Robot vision lets machines use cameras and computer programs to understand the world around them. In a factory, a robot arm can look at fruit on a conveyor belt, decide which items are apples or oranges, and guide a gripper to sort them. This matters because vision helps robots work safely, accurately, and quickly in changing environments.
Instead of following only fixed instructions, a robot can react to what it sees.
Key Facts
- A digital image is a grid of pixels, and each pixel stores brightness or color values.
- Image resolution = width in pixels x height in pixels, such as 1920 x 1080.
- Preprocessing improves an image before analysis, often using blur, contrast adjustment, or thresholding.
- Threshold rule: if pixel value greater than T, label it 1, otherwise label it 0.
- A convolution filter slides over an image and computes weighted sums to highlight patterns such as edges.
- Object recognition often returns a class label and a bounding box, such as apple with confidence 0.94.
Vocabulary
- Pixel
- A pixel is the smallest picture element in a digital image and stores information such as color or brightness.
- Preprocessing
- Preprocessing is the step that cleans or transforms raw image data so later vision steps work better.
- Threshold
- A threshold is a cutoff value used to separate pixels into groups, such as bright fruit versus dark background.
- Feature detection
- Feature detection is the process of finding useful visual patterns such as edges, corners, spots, or textures.
- Bounding box
- A bounding box is a rectangle drawn around a detected object to show its position in an image.
Common Mistakes to Avoid
- Treating a camera image like perfect reality is wrong because lighting, shadows, blur, and reflections can change pixel values.
- Skipping preprocessing is wrong because raw pixels often contain noise that can confuse edge detection and object recognition.

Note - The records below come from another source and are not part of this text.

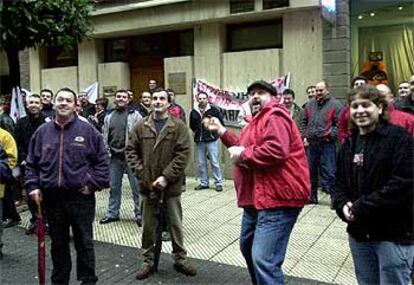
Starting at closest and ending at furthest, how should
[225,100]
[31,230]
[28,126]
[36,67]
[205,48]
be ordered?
1. [31,230]
2. [28,126]
3. [225,100]
4. [205,48]
5. [36,67]

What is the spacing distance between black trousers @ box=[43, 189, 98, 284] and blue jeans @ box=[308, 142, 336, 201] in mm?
4744

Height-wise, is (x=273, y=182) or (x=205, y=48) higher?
(x=205, y=48)

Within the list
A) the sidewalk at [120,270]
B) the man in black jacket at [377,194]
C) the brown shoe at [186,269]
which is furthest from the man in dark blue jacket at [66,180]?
the man in black jacket at [377,194]

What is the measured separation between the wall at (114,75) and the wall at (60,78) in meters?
0.82

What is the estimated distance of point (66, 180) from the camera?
437cm

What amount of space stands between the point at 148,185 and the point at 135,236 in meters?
1.64

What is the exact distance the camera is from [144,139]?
530cm

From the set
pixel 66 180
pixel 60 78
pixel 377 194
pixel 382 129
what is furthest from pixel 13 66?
pixel 377 194

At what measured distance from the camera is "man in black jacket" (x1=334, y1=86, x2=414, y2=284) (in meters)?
3.12

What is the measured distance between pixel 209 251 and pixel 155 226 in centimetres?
100

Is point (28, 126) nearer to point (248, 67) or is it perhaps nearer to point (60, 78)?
point (248, 67)

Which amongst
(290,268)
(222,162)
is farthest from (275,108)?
(222,162)

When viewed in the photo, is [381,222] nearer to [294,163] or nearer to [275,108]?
[294,163]

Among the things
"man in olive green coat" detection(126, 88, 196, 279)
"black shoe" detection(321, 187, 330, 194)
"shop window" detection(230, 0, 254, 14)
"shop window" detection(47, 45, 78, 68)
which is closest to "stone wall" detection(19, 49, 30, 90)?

- Thinking thresholding always separates objects correctly is wrong because a single cutoff may fail when apples, oranges, and backgrounds have similar brightness.
- Confusing detection with recognition is wrong because detection finds where an object is, while recognition decides what the object is.
Practice Questions
- 1 A robot camera captures images that are 640 pixels wide and 480 pixels tall. How many total pixels are in one image?
- 2 A conveyor system processes 30 images per second. If each image contains 307,200 pixels, how many pixels are processed each second?
- 3 A robot vision system correctly identifies oranges in bright light but mistakes some oranges for apples when a shadow crosses the conveyor. Explain which parts of the vision pipeline could be adjusted and why.